Dinner Tonight: Chile-Tomato Soup with Cumin and Cinnamon Recipe

Dinner Tonight

Your source for quick recipe every single week day.

Dinner Tonight: Chile-Tomato Soup with Cumin and Cinnamon Recipe

Maybe it's the end of winter and I'm craving tomatoes like mad, but I can't stay away from tomato soup recipes (usually made from canned tomatoes) lately. This time it's a very intriguing variation from a cookbook called Friday Night Dinners by Canadian food personality Bonnie Stern. The start of the recipe is remarkably like a curry: onion, ginger, and garlic softened then sprinkled with cinnamon and cumin, and toasted in oil. Then it takes a totally different turn.
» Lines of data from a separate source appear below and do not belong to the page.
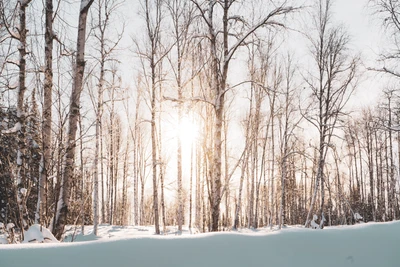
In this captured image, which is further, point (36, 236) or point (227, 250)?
point (36, 236)

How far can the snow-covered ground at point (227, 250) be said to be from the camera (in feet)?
4.31

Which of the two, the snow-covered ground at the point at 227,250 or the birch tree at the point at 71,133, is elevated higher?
the birch tree at the point at 71,133

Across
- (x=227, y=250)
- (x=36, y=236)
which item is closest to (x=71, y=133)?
(x=36, y=236)

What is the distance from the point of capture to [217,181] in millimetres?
6613

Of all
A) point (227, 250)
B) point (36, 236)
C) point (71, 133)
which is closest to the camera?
point (227, 250)

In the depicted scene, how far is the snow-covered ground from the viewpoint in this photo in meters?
1.31

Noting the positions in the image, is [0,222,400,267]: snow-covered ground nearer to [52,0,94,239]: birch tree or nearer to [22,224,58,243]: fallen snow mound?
[22,224,58,243]: fallen snow mound

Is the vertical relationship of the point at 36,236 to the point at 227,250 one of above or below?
below

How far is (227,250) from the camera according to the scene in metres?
1.53

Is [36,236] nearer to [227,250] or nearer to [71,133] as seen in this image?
[227,250]

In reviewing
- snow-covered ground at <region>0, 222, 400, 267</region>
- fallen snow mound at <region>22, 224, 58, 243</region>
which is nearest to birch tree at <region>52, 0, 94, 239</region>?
fallen snow mound at <region>22, 224, 58, 243</region>

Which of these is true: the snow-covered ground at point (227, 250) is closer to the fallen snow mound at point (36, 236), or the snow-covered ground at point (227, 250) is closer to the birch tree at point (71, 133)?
the fallen snow mound at point (36, 236)

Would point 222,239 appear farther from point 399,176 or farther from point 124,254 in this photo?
point 399,176

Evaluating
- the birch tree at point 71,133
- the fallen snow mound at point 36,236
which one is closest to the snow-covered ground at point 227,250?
the fallen snow mound at point 36,236
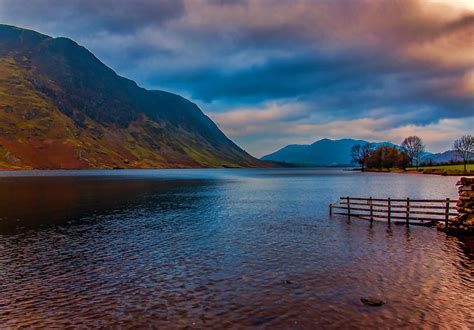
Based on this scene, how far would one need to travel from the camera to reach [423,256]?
27.2 m

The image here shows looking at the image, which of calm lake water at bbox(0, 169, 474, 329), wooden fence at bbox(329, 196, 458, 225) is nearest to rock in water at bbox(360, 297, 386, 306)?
calm lake water at bbox(0, 169, 474, 329)

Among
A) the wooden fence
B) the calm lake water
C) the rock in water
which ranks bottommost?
the calm lake water

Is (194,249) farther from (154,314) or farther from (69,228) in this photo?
(69,228)

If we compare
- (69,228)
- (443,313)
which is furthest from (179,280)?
(69,228)

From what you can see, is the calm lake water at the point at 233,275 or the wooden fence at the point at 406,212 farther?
the wooden fence at the point at 406,212

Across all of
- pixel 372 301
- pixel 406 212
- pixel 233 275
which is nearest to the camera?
pixel 372 301

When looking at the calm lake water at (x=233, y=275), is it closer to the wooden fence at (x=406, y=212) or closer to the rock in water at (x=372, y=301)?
the rock in water at (x=372, y=301)

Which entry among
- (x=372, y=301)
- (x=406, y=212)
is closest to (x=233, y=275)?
(x=372, y=301)

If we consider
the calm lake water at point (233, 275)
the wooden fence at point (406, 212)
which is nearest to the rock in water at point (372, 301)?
the calm lake water at point (233, 275)

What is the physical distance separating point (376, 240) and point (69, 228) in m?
35.9

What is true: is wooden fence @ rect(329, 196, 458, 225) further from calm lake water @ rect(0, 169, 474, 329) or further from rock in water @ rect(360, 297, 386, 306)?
rock in water @ rect(360, 297, 386, 306)

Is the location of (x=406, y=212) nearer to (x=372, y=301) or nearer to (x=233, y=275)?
(x=372, y=301)

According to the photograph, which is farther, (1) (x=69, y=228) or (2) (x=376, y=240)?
(1) (x=69, y=228)

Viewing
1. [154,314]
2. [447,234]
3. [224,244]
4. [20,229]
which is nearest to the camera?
[154,314]
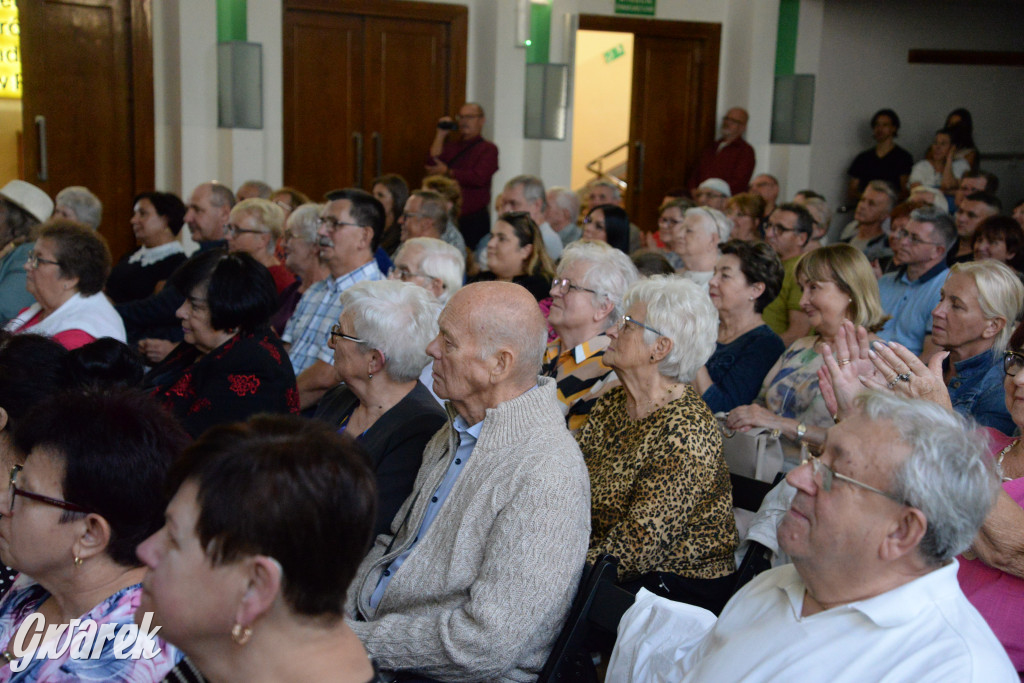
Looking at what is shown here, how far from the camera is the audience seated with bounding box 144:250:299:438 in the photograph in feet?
9.86

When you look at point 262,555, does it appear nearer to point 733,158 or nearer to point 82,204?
point 82,204

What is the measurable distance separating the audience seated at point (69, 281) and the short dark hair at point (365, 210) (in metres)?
1.10

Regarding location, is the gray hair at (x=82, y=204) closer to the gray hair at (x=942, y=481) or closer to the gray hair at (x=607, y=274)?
the gray hair at (x=607, y=274)

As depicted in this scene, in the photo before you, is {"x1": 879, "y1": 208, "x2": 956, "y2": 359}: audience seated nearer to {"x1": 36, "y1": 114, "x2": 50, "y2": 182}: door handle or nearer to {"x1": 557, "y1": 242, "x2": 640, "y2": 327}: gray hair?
{"x1": 557, "y1": 242, "x2": 640, "y2": 327}: gray hair

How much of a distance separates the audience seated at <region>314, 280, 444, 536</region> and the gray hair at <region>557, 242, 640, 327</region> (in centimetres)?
79

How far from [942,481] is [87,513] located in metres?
1.42

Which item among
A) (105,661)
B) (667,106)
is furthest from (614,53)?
(105,661)

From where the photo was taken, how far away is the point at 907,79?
906 cm

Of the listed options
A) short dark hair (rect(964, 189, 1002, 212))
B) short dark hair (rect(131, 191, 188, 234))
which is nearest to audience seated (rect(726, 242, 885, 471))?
short dark hair (rect(964, 189, 1002, 212))

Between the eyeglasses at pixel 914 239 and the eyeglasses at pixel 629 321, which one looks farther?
the eyeglasses at pixel 914 239

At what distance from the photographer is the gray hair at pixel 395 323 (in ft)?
8.69

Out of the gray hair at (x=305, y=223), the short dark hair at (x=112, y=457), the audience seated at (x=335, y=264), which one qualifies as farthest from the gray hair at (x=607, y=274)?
the short dark hair at (x=112, y=457)

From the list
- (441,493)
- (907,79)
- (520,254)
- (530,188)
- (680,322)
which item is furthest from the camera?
(907,79)

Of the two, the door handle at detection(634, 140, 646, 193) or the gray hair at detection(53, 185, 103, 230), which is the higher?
the door handle at detection(634, 140, 646, 193)
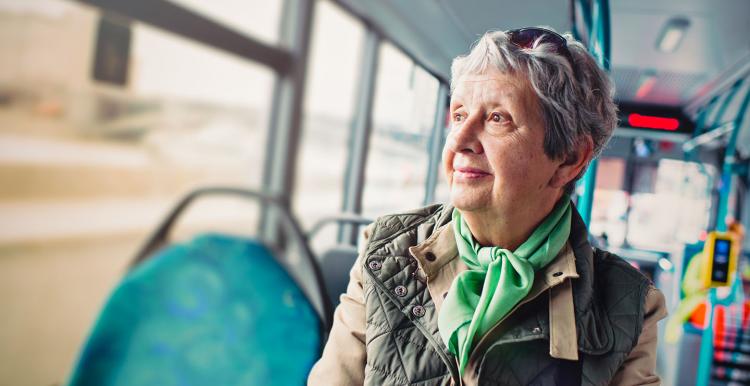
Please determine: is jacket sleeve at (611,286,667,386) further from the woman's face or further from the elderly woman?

The result, also flavored with honey and chile sauce, is full of bold flavor and completely unlike run-of-the-mill tomato soup. The garnish is made with fresh grape or cherry tomatoes, which seem to taste fine year-round. I topped it with a dollop of yogurt, but the recipe is otherwise dairy-free, which isn't always easy to find in a tomato soup.

  • Yield:4 people
  • Active time: 20
  • Total time:30


  • 4 tablespoons olive oil, divided
  • 1 onion, chopped
  • 4 cloves garlic, chopped
  • 1-inch piece ginger, peeled and minced
  • 1 teaspoon ground cumin
  • 1/2 teaspoon ground cinnamon
  • 1 28-ounce can tomatoes
  • 2 cups vegetable or chicken stock, or water
  • 2 tablespoons honey
  • 2 tablespoons lemon juice, or to taste
  • 2 tablespoons sweet Thai chile sauce
  • Salt to taste
  • 2 cups cherry tomatoes
  • Thick yogurt for garnish (optional)


  1. 1.

    In a heavy soup pot, heat half the olive oil over medium heat until shimmering. Add onion and ginger and cook until soft, 4-5 minutes. Add half of the garlic and cook an additional minute, then add cumin and cinnamon and cook, stirring often, until spices are fragrant, about 1 minute.

  2. 2.

    Add tomatoes and stock and bring to a boil. Simmer until tomatoes are very soft, 15-20 minutes, then transfer soup to a blender. Puree until smooth, then return to pot and stir in honey, lemon juice, chile sauce, and salt to taste. Adjust for sweetness, acidity and spiciness as needed.

  3. 3.

    In the meantime, heat remaining oil in a skillet over medium heat until shimmering, then add tomatoes and cook until soft and skins have begun to split. Add remaining garlic and cook for an additional few minutes. Serve soup with cherry tomato garnish and yogurt, if using.